### ABOUT THIS EXERCISE
Each line of the material must be reproduced exactly; pictures stay out.

◆ ◆ ◆ ◆ ◆

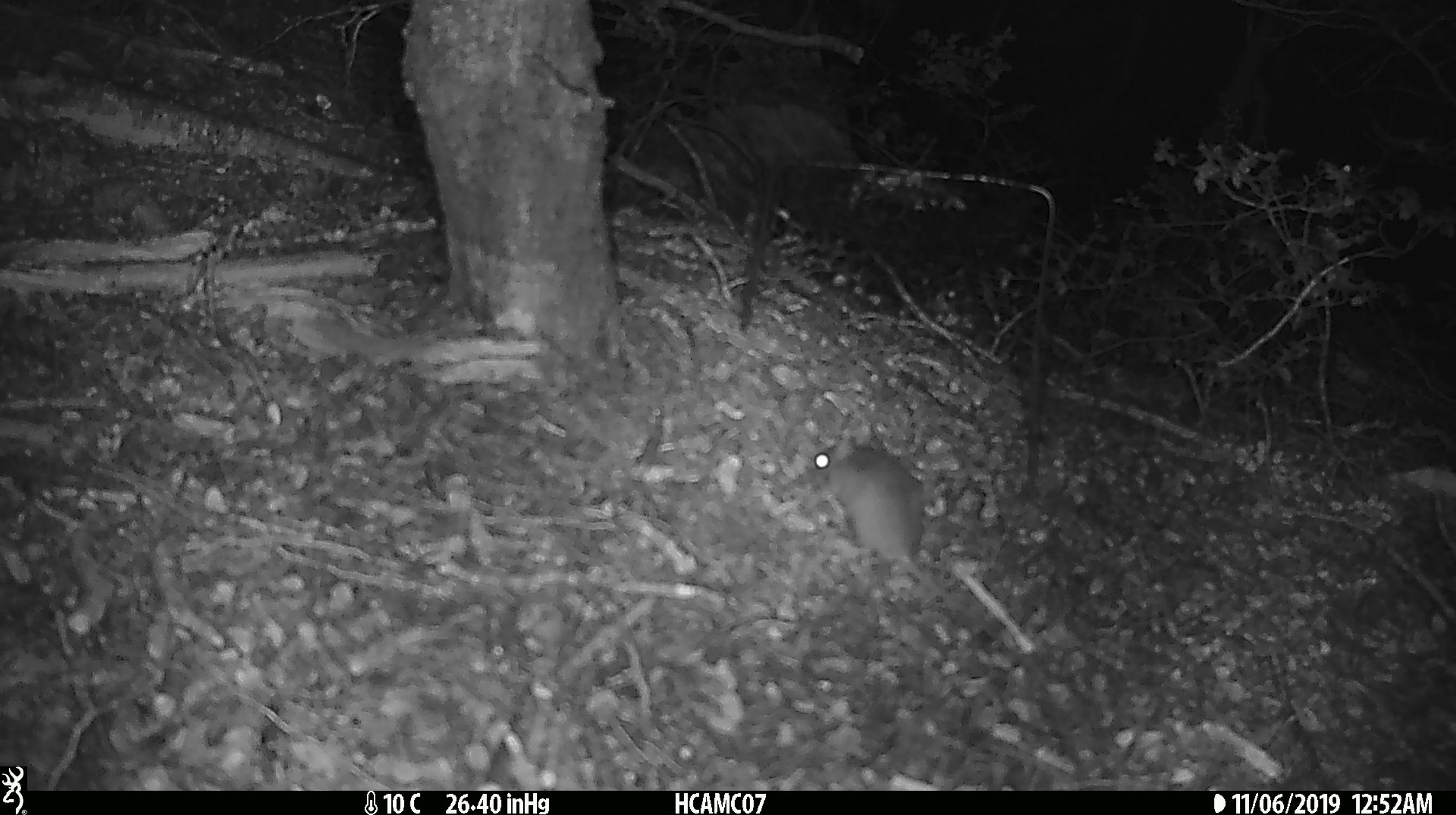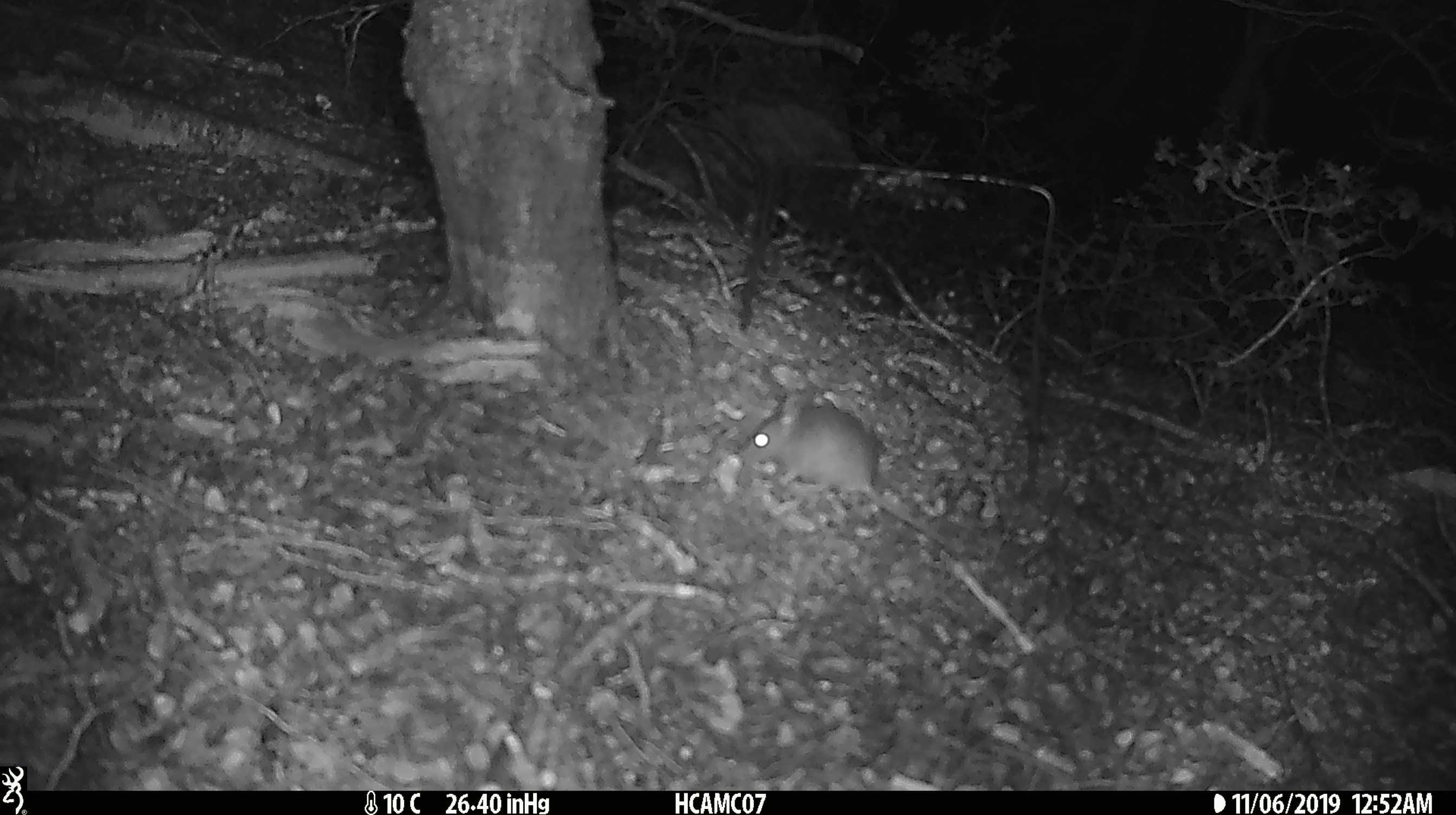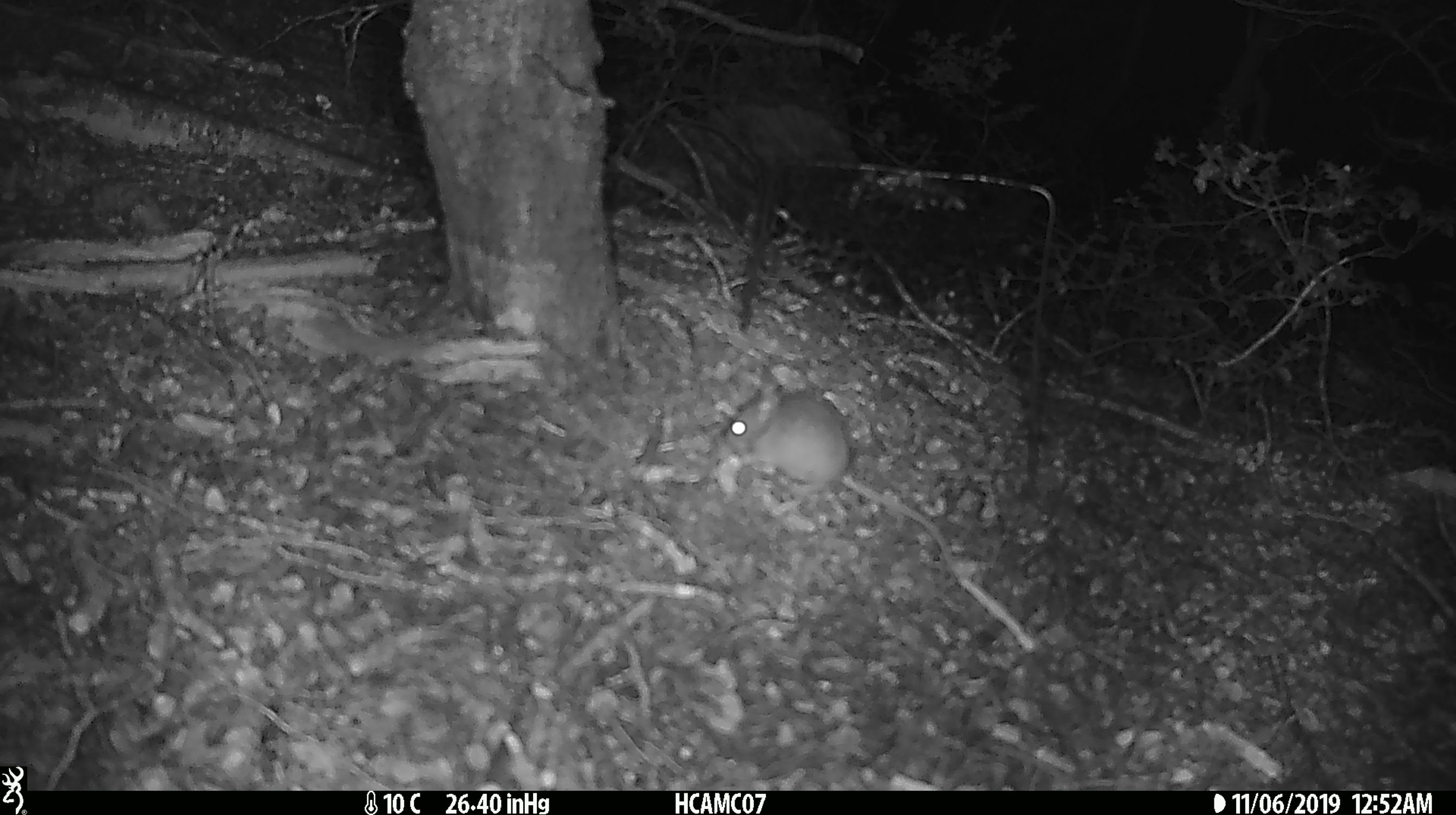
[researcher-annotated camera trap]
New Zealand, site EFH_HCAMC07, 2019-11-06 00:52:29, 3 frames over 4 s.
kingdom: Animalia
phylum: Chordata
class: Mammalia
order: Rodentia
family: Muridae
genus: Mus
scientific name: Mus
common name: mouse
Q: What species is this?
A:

◆ ◆ ◆ ◆ ◆

### WRITTEN RESPONSE
[researcher-annotated camera trap]
New Zealand, site EFH_HCAMC07, 2019-11-06 00:52:29, 3 frames over 4 s.
kingdom: Animalia
phylum: Chordata
class: Mammalia
order: Rodentia
family: Muridae
genus: Mus
scientific name: Mus
common name: mouse
Q: What species is this?
A:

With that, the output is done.